ST. LOUIS (KMOX) - Seeing a man crumpled in the gutter, not far from a group of a dozen young men walking away, Mayor Slay and his police officer driver pulled over to investigate.
What they found at Grand and Utah, where restored Victorian homes surround a busy nightlife district, was a man around 50 lying face down in a pool of blood. Slay says the victim to him looked “like he couldn’t harm a fly” and his friend, another man, appeared to be innocent of any wrongdoing.
“What they described to me was the knockout punch,” Slay said, “This group was just walking by and one of them just out of nowhere without any notice, without any words being exchanged just swung and hit the guy and knocked him out.”
It happened Friday night after eleven o’clock, as the Mayor was on his way home from an event. Slay’s police officer driver confirmed that there was no apparent robbery. The victim’s wallet was still in his back pocket when they arrived.
A Police report of the attack indicates the 51-year old man suffered injuries to his face and he was taken to an area hospital where he was in “stable” condition. Witnesses told police a group of ten-to-fifteen black males and females, all aged between 15 and 20, were seen in the area. One young man reportedly ran from the scene when a witness pulled toward the sidewalk.

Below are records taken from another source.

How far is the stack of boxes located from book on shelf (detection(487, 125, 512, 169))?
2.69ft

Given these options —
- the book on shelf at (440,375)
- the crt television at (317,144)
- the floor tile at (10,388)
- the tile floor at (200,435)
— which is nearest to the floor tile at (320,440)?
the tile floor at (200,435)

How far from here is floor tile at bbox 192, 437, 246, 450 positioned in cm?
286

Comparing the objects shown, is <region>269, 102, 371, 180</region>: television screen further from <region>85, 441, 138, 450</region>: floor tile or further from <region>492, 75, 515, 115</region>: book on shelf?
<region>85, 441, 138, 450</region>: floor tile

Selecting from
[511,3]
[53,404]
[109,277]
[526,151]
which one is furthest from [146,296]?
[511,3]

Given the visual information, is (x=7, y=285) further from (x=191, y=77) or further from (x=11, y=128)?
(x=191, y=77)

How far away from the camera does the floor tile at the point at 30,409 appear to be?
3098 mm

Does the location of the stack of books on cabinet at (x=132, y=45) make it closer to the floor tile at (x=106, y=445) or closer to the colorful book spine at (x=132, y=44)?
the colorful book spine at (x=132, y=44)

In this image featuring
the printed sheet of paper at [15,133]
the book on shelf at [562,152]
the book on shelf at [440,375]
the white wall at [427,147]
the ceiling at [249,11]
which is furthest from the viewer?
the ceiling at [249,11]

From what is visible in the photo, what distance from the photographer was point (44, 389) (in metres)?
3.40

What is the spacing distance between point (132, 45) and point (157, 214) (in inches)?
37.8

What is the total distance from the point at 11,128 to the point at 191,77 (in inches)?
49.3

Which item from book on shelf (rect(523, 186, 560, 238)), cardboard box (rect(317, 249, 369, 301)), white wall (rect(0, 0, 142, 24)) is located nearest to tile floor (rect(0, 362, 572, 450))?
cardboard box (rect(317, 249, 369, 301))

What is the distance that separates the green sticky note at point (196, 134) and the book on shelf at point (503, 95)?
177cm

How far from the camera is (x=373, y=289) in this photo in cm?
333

It’s the latest flare-up of a game that St. Louis police say has been a problem off-and-on since 2008. In April of this year, 18-year old Elex Levell Murphy was charged with first-degree murder, assault and two counts of armed criminal action in the alleged knockout game death of a 72-year old Vietnamese immigrant.
Hoang Ngueyen and his 59-year old wife were walking in an alley near their south St. Louis apartment around 10:30 in the morning April 16, when they were approached by a group of four people. Police at the time said their investigation showed the attack was part of a game which involves “unprovoked attacks on innocent bystanders.”
Reacting to the latest violence, Slay was visibly frustrated. ”It’s very disturbing to me,” Slay said, “And it’s something we’re very, very concerned about and the people in that neighborhood are very concerned about it.”
Slay said he planned to talk with the police chief about the assault, but also urged residents to help deter such attacks.
“And when you see a group of 12 to 15 youth hanging out, walking together, not really doing anything in particular, that’s something I think you should call the police just so these kids, these thugs out there know they’re being watched.”